Earthwork, Curraghturk, Co. Limerick
Co. Limerick |
Ritual/Ceremonial
A low, roughly oval rise in a wet field near the Limerick village of Ballylanders is one of those features that has been quietly disappearing from the Irish landscape, apparently within living memory.
What was once a legible earthwork, defined by a scarp and measuring approximately 35 metres on its longest axis, seems to have vanished between one satellite photograph and the next. The Digital Globe orthoimage taken sometime between 2011 and 2013 shows it clearly, as does a Google Earth image from September 2019. By June 2021, according to the record compiled by Martin Fitzpatrick, no surface remains were visible at all. That kind of documented erasure, spanning less than a decade of aerial imagery, is precisely the sort of quiet loss that makes sites like this worth noting.
The earthwork sits in wet pasture at the edge of a conifer plantation in the townland of Curraghturk, about 40 metres south of a stream that also serves as the boundary with the neighbouring townland of Ballylanders. A scarp, which is essentially a natural or man-made slope marking the edge of a raised area, defined the monument's outline. Its dimensions, roughly 35 metres northwest to southeast and 20 metres northeast to southwest, are consistent with a small enclosure, and indeed a separate enclosure monument lies about 200 metres to the northeast. What the earthwork originally was, whether a ringfort, a field enclosure, or something else, is not recorded in the available notes. What is clear is that it was not considered significant enough to be mapped during the first Ordnance Survey of Ireland in 1840, but it does appear on the revised 25-inch edition of 1897, suggesting it was at least recognisable as a raised feature in the Victorian period.

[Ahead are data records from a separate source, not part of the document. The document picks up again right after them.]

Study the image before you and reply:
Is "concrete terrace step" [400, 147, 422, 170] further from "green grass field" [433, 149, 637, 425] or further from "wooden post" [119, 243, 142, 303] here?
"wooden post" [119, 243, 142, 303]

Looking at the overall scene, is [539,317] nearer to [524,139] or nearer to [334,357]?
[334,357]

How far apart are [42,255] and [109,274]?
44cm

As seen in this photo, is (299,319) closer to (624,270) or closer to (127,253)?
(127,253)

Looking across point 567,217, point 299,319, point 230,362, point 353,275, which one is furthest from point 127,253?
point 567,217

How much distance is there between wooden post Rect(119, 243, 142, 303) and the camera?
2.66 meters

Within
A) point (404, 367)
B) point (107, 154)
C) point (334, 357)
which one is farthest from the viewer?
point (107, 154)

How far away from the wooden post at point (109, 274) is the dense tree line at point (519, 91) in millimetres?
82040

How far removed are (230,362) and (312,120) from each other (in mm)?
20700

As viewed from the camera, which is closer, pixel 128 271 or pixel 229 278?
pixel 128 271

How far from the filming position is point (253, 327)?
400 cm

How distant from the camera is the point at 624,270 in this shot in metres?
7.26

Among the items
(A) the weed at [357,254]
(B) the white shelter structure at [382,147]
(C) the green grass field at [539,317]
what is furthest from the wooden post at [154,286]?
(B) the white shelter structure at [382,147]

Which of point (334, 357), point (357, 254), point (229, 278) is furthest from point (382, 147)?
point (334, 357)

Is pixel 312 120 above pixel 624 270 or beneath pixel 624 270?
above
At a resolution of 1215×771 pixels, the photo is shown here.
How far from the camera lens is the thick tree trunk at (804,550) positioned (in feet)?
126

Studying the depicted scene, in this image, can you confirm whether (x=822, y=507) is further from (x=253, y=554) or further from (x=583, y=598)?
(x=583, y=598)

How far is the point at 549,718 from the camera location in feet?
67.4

The site is not accessible as a visitor destination in any formal sense, and given that recent satellite imagery suggests nothing survives above ground, there would be little to see on a visit today. The interest here is as much archival as physical. Anyone researching the area would find the 1897 Ordnance Survey 25-inch map a useful starting point for locating the approximate position, and the townland boundary stream, running just to the north, provides a practical landmark. The eastern side of the monument was already compromised by a field boundary running northwest to southeast before it disappeared entirely, a reminder that even modest earthworks face steady pressure from agricultural change and drainage works in low-lying, wet ground like this.